Texto de leitura »
******
Três grandes escritores ucranianos de agora (3)

Por Mercedes Monmany

Yuri Andrujovich Foto: Kateryna Lashchykova


 
Desde o início do século atual, dois escritores do que outrora se chamava Leste Europeu e que hoje são considerados os gênios mais inspirados vindos daquelas latitudes, até bem pouco tempo envoltos nas trevas de uma ignorância extraplanetária (“vindos daquelas regiões nebulosas, daquelas que os manuais e livros raramente falam, cada vez tinha que recomeçar do início; mesmo que seja difícil, ou doloroso, explicar quem sou, é preciso tentar”, dizia com tristeza o grande poeta polonês Czesław Miłosz no início do seu livro Minha Europa) têm estado entre os mais privilegiados na hora de se difundir através de várias e sempre esplêndidas obras.
 
Um seria o polonês Andrzej Stasiuk (Varsóvia, 1960) e outro o ucraniano Yuri Andrujovich (Ivano-Frankivsk, 1960). Amigos e cúmplices literários, separados por uma tênue fronteira que outrora os unia, ambos começaram como poetas e se movem como peixes na água, indistintamente, entre o ensaio e prosa de ficção, e por universos fascinantes, plenos de fantasmagoria e miscigenação pós-moderna, mas também apaixonantes e reflexões lúcidas sobre as vertiginosas mudanças ocorridas em seus lugares de origem. Regiões, diga-se, essenciais para uma Europa em permanente construção e que aportam um enorme patrimônio cultural e uma complexa memória histórica por trás. Magníficas centelhas renascem contínua e teimosamente depois das cinzas e depois das ininterruptas tentativas de aniquilação, como é o caso da atual guerra de invasão da Ucrânia pela Rússia, que todos eles sofreriam na carne, nas ruas, nas suas vidas e nos desvãos mais recônditos de seu imaginário comum.
 
Assinado conjuntamente, mas com obras individuais, viria a surgir no ano 2000, uma obra magnífica, Minha Europa (não confundir com o título de Czesław Miłosz), absolutamente recomendável para qualquer interessado por desvendar os inesgotáveis vestígios e segredos desta Europa mais oriental, que não para de emitir sinais como um palimpsesto que se recusa a morrer esmagado pelo progresso desordenado ou pela ignorância de uma ávida integração nos modernos e sonhados mercados.
 
Pouco depois surgiria outro magnífico volume de ensaios, O último território, neste caso da autoria de Andrujovich, em que as sombras do Império Habsburgo e a mais revolta atualidade, de belas cidades como Kiev, ou da mítica Lviv , antiga capital da Galícia austro-húngara, foram inseridas com bastante naturalidade pela mão desse observador fino, microscópico e antirromântico, nada comum ou adepto aos clichês.
******
Dados fornecidos »
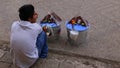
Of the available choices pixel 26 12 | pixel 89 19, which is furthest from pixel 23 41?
pixel 89 19

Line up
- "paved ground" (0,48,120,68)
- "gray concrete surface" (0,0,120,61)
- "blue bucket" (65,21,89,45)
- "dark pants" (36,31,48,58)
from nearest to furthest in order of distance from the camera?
Answer: "dark pants" (36,31,48,58) → "paved ground" (0,48,120,68) → "blue bucket" (65,21,89,45) → "gray concrete surface" (0,0,120,61)

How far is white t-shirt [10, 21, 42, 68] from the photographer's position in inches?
90.6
******
Tarefas propostas »
A - Enumere todas as cidades mencionadas no texto sobre escritores ucranianos.
B - Extraia literalmente todas as linhas das entradas fornecidas, sem incluir as imagens.
O texto e as entradas não guardam relação entre si.

Soluções »
A - Varsóvia, Ivano-Frankivsk, Kiev e Lviv.

B -
Of the available choices pixel 26 12 | pixel 89 19, which is furthest from pixel 23 41?
pixel 89 19

Line up
- "paved ground" (0,48,120,68)
- "gray concrete surface" (0,0,120,61)
- "blue bucket" (65,21,89,45)
- "dark pants" (36,31,48,58)
from nearest to furthest in order of distance from the camera?
Answer: "dark pants" (36,31,48,58) → "paved ground" (0,48,120,68) → "blue bucket" (65,21,89,45) → "gray concrete surface" (0,0,120,61)

How far is white t-shirt [10, 21, 42, 68] from the photographer's position in inches?
90.6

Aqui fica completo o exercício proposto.